May 12, 2018
One common question that scientists always ask when they get the signal from an antibody based assay is: "Does this signal truly represent the presence and quantity of my protein?"
Antibody specificity is always a concern for scientists. Even though there are a number of validation methods that have been used for the specificity testing, the data is often over-interpreted. Research data from various groups have shown some widely used monoclonal antibodies on the market are actually not mono-specific. They can cross-react with other proteins. And the cross-reactivity may mislead researchers with false positive results, and potentially cause unexpected side effects and false diagnostic reports for clinicians.
So what are the controls we should use for the validation of antibody specificity?

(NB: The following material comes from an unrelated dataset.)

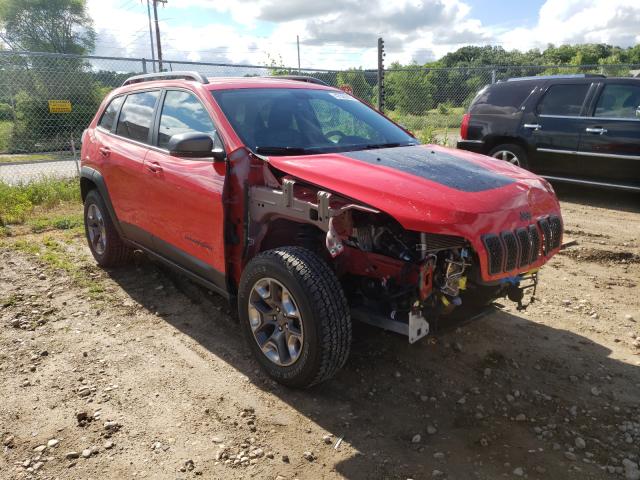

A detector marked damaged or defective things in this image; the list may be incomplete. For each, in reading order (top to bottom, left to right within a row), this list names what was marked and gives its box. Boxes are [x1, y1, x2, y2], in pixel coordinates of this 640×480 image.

damaged front end [248, 176, 556, 344]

Cell lines and tissues that express the target proteins in high amounts can be used as positive controls for antibody validation. It can be endogenous protein or overexpressed protein encoded by a cDNA clone. However, positive control won’t be able to confirm the specificity of the antibody. You can see a band at the correct size or positive staining in the right subcellular location, but all of them could be false positive signals from the cross-reactivity of antibody. So normally for antibody validation, a negative control is required for the assessment of non-specific binding.

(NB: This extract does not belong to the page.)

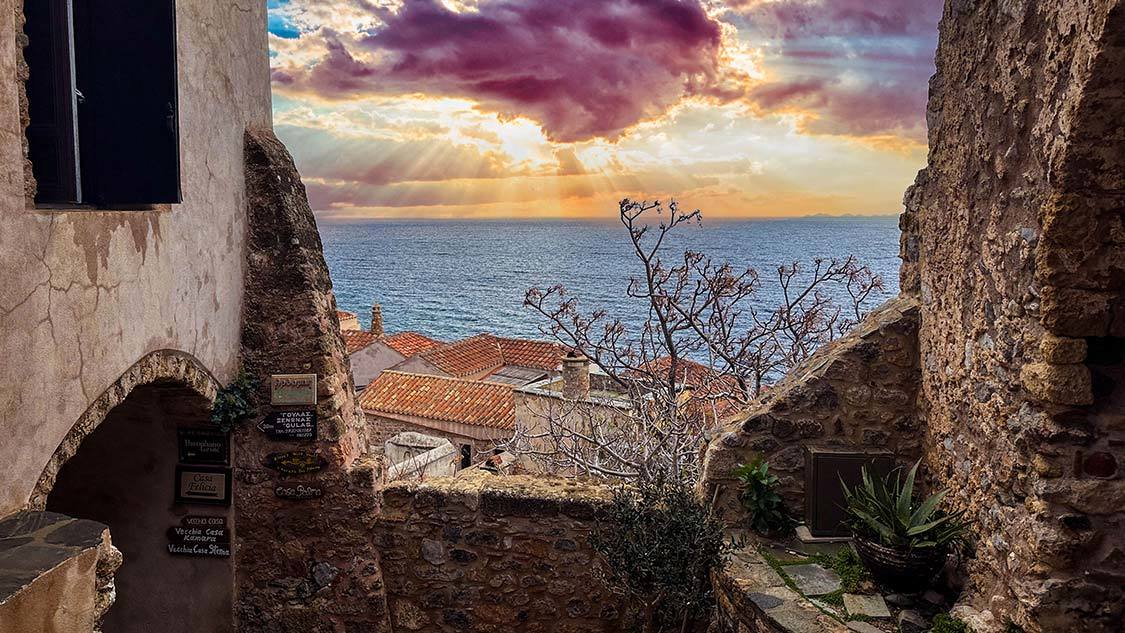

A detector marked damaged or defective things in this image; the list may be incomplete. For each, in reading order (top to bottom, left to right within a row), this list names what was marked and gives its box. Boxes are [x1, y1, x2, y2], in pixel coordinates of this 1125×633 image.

cracked plaster wall [0, 0, 271, 514]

Knockout validation is so far the best negative control for the assessment of antibody specificity. In knockout validation, the antibody is tested on a knockout cell line which doesn't express the target protein. Starting from 2017, OriGene has teamed up with EdiGene, a CRISPR innovator, to produce double-knockout cells in a high-throughput manner. Unlike the knockout cell line from Horizon, OriGene knockout cell lines are from the commonly used cell lines, such as HEK293T or HeLa, making the product more relevant for researchers. In this double knockout cell line, the antibody target is not present as the gene encoding the protein is eliminated or "knocked out". Samples from knockout cells and parental cells (wild type) are tested side-by-side against the same antibody, and if the antibody is truly specific, it should only detect the specific signal in wild type cell but not in the knockout cell line. Using the lysates from these knockout cells, we have validated more than 100 monoclonal antibodies ( KO validated antibodies). Knockout validation is believed to offer a true negative control for antibody specificity testing.
But is knockout validation enough to confirm the mono-specificity of an antibody? I would hold this conclusion with caution. First of all, the off target effects of knockout cells are not well studied at this stage. So you could have a knockout cell not only eliminate the expression of your protein of interest, but also eliminate or reduce the expression of another protein, that may be a protein cross-reacting with the antibody. So the negative signal doesn’t always mean antibody won’t react with any other proteins except for the protein of interest. Secondly, testing with knockout cell/tissue is only possible for the non-essential proteins. For the essential proteins, knockout is impossible. So for these proteins, you will need another way to test the specificity of the antibody.
Several years ago, OriGene developed a protein array method for antibody specificity testing. With the world’s largest collection of overexpression lysates, we have made a unique protein chip that contains >10k over-expressed human proteins in duplicate on a single nitrocellulose coated glass slide. This protein microarray technology has been used to validate the specificity of many OriGene UltraMAB® monoclonal antibodies. By increasing the protein numbers on the chip, the cross-reactivity of an antibody can be further studied across the whole human proteome.
In summary, antibody specificity testing is rather complicated. It needs to be validated through multiple tools and directions. As technology continues to advance, we will have more valuable assets and standardized procedures for antibody validation. Scientists will not face the same question when they get positive signals from their antibody based assays.